(WORK REQUIRED)
Recast every line of the items below as a Markdown table with the columns Row and Line, numbering each row and skipping blank lines. Omit the pictures.

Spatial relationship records
# # # # #
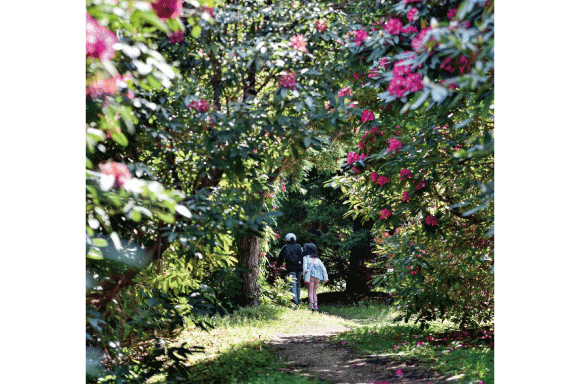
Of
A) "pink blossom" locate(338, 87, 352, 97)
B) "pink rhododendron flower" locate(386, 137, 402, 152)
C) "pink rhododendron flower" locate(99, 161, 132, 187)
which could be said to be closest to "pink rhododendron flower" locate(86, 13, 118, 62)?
"pink rhododendron flower" locate(99, 161, 132, 187)

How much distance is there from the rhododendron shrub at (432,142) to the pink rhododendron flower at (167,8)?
97 centimetres

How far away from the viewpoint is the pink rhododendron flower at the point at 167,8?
1.88 metres

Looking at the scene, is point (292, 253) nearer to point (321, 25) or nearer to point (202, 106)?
point (321, 25)

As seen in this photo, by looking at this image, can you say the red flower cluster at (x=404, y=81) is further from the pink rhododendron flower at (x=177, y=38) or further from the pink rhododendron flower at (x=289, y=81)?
the pink rhododendron flower at (x=177, y=38)

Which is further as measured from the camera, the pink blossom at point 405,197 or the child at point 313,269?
the child at point 313,269

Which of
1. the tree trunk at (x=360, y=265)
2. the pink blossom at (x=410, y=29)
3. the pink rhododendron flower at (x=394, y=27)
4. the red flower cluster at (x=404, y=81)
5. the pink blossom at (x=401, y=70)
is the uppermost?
the pink rhododendron flower at (x=394, y=27)

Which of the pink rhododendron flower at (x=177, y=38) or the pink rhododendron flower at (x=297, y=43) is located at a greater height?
the pink rhododendron flower at (x=177, y=38)

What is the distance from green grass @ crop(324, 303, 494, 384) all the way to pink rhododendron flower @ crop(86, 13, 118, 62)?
117 inches

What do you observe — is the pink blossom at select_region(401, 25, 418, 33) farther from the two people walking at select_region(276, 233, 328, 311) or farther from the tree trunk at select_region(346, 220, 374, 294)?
the tree trunk at select_region(346, 220, 374, 294)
# # # # #
(THE OUTPUT)
| Row | Line |
|---|---|
| 1 | Of |
| 2 | A) "pink blossom" locate(338, 87, 352, 97) |
| 3 | B) "pink rhododendron flower" locate(386, 137, 402, 152) |
| 4 | C) "pink rhododendron flower" locate(99, 161, 132, 187) |
| 5 | which could be said to be closest to "pink rhododendron flower" locate(86, 13, 118, 62)? |
| 6 | "pink rhododendron flower" locate(99, 161, 132, 187) |
| 7 | How much distance is there from the rhododendron shrub at (432,142) to the pink rhododendron flower at (167,8)? |
| 8 | 97 centimetres |
| 9 | How far away from the viewpoint is the pink rhododendron flower at the point at 167,8? |
| 10 | 1.88 metres |
| 11 | Looking at the scene, is point (292, 253) nearer to point (321, 25) or nearer to point (202, 106)? |
| 12 | point (321, 25) |
| 13 | As seen in this photo, by looking at this image, can you say the red flower cluster at (x=404, y=81) is further from the pink rhododendron flower at (x=177, y=38) or further from the pink rhododendron flower at (x=289, y=81)? |
| 14 | the pink rhododendron flower at (x=177, y=38) |
| 15 | Which is further as measured from the camera, the pink blossom at point 405,197 or the child at point 313,269? |
| 16 | the child at point 313,269 |
| 17 | Which of |
| 18 | 1. the tree trunk at (x=360, y=265) |
| 19 | 2. the pink blossom at (x=410, y=29) |
| 20 | 3. the pink rhododendron flower at (x=394, y=27) |
| 21 | 4. the red flower cluster at (x=404, y=81) |
| 22 | 5. the pink blossom at (x=401, y=70) |
| 23 | is the uppermost? |
| 24 | the pink rhododendron flower at (x=394, y=27) |
| 25 | Which of the pink rhododendron flower at (x=177, y=38) or the pink rhododendron flower at (x=297, y=43) is located at a greater height? |
| 26 | the pink rhododendron flower at (x=177, y=38) |
| 27 | What is the distance from green grass @ crop(324, 303, 494, 384) all the way to pink rhododendron flower @ crop(86, 13, 118, 62)? |
| 28 | 117 inches |
| 29 | What do you observe — is the pink blossom at select_region(401, 25, 418, 33) farther from the two people walking at select_region(276, 233, 328, 311) or farther from the tree trunk at select_region(346, 220, 374, 294)? |
| 30 | the tree trunk at select_region(346, 220, 374, 294) |